Otis Wragg started his own PR firm in 1989 after he left General Development Corp., a Miami home builder embroiled in a federal investigation over its deceptive sales practices. Eventually, four top officials were convicted on fraud charges, which were later overturned by an appeals court. Wragg briefly served as a spokesman for the reorganized company.

When Ray Casas joined Wragg in 1991, the firm became Wragg & Casas.

Much of Wragg & Casas' business comes in by referrals -- from present and past clients, attorneys or community groups where they may have volunteered in the past.

"When we come to the table, we usually know someone at that table. We know the executives or the lawyers or both," Joanna Wragg says.

She says the firm's impartiality -- its ability to step away and view all of the opinions and issues surrounding a problem and listen to all the constituencies affected -- is one of its strong suits. Wragg adds that the firm's previous ties to the Archdiocese of Miami or Casas' work with the church shouldn't pose a problem.

"He's not a bishop.

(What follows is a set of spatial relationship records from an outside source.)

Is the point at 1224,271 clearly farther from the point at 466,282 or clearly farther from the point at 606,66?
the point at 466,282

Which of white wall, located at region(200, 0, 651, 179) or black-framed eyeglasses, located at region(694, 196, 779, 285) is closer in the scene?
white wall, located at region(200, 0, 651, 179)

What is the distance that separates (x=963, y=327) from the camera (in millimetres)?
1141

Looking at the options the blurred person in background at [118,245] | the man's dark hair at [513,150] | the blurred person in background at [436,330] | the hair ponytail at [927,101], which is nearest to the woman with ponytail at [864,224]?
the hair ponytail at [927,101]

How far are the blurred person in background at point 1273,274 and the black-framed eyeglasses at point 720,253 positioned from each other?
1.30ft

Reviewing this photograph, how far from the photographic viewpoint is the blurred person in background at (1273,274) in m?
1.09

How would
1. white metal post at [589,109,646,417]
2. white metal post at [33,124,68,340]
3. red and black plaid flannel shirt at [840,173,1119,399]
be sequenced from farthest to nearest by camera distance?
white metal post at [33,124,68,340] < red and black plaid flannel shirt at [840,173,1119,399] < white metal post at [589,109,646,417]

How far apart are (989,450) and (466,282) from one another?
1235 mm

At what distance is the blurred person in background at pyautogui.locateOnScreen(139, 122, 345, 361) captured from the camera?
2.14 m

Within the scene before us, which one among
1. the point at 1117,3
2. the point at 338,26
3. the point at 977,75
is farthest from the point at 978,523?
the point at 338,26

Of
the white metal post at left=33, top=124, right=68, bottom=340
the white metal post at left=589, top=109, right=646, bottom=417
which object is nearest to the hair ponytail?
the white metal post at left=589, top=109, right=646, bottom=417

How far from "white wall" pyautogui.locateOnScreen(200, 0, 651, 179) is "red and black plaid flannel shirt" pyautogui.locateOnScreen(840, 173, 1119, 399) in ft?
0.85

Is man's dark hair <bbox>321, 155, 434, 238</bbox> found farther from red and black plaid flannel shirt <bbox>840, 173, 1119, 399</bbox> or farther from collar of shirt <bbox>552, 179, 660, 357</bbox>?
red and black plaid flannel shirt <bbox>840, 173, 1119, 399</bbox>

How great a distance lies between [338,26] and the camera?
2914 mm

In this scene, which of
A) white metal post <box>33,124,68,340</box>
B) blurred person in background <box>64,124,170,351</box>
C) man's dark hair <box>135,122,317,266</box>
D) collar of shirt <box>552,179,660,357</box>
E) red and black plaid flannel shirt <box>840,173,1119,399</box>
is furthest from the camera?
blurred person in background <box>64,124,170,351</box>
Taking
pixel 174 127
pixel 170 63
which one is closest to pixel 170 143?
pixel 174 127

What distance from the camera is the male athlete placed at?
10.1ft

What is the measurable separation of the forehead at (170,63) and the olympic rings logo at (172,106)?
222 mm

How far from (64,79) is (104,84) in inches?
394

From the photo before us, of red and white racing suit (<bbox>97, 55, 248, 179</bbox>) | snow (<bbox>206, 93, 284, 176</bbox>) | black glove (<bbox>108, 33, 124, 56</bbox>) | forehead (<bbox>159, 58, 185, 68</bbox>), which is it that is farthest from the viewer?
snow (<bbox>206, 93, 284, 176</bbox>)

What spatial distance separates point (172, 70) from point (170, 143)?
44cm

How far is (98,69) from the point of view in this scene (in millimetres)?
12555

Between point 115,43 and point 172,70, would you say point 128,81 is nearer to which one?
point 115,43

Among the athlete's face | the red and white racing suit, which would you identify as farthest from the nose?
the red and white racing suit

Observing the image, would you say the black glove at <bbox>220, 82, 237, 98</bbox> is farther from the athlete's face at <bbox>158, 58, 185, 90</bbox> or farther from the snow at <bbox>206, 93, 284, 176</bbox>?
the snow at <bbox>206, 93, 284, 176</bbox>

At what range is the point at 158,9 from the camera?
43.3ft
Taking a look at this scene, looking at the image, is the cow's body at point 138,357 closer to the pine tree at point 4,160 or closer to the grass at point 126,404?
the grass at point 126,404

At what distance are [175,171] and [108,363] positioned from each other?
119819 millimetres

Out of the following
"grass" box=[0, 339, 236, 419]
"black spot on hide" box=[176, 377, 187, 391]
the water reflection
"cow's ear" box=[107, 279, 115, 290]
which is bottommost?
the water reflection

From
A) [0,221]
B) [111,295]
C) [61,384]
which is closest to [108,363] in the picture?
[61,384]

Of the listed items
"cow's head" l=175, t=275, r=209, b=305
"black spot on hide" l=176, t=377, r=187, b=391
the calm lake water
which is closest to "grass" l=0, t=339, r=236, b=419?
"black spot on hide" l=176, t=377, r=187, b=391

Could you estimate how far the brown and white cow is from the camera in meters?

He's one of about a million lay Catholics in South Florida," says Joanna. "But he also happens to be more knowledgeable [about the archdiocese and these issues] than all of them."

"We've been hired to do a professional job. That's what we're going to do," adds Casas.

While the firm does do pro bono work for some nonprofit groups in town, the job for the archdiocese is not a freebie. Wragg & Casas is on retainer. Neither the firm nor the archdiocese would say what that fee is.

However, other PR professionals say that crisis management can be quite lucrative because of its all-consuming nature. The fees are usually 1 ½ to 2 times a firm's usual rate.

Roy Black, a Miami attorney who usually presents high-profile clients, often calls in Wragg & Casas to handle the media during a crisis. "They'll be over here in 20 minutes," he says. "They're good at making sure there's a response for reporters."

Black hired the firm to work with his client, Eller Media, which faced criminal charges of sloppy wiring after a 12-year-old boy was electrocuted on a rainy night in a bus shelter owned and maintained by the company. They came in quickly and developed a strategy for dealing with the media and the community, he recalls.

Some credit the firm's effectiveness in dealing with crises to the partners' deep ties in the South Florida community as well as their journalism training. All three have newspaper backgrounds.

"You can think like a reporter and you can preempt their questions," says Cori Zywotow Rice, a former journalist who runs Samcor, a Coral Gables PR agency recently purchased by Hill & Knowlton.

"It's a joke around here," says Joanna Wragg, that "we spend a lot of time teaching journalism" because very few executives have knowledge of how the media works.

"They demand fairness and accuracy for their clients," recalls Martha Musgrove, who as a former associate editor on the Herald's editorial board dealt with issues that affected Wragg & Casas' clients.

However, Joe Garcia, who served as a spokesman for Save Our Everglades -- the group on the other side of the Everglades restoration issue in 1996, recalls that Wragg & Casas "used a lot of tactics that I thought were unfair and mischaracterized" the facts in the battle to impose a penny-per-pound tax on Florida sugar.

The PR firm, which was representing U.S. Sugar Corp., took the line that the tax would be disastrous for the state's sugar industry.

Meanwhile, Wragg & Casas won't comment on precisely what strategy it will devise for its latest embattled client -- the Miami archdiocese -- or how many of its 20 staffers will be devoted to this project.

But outreach and openness are likely to be part of the plan.

"The general principle," says Joanna Wragg, is that "if you have to cut off a hand, it's better to do it all at one time than a finger at a time."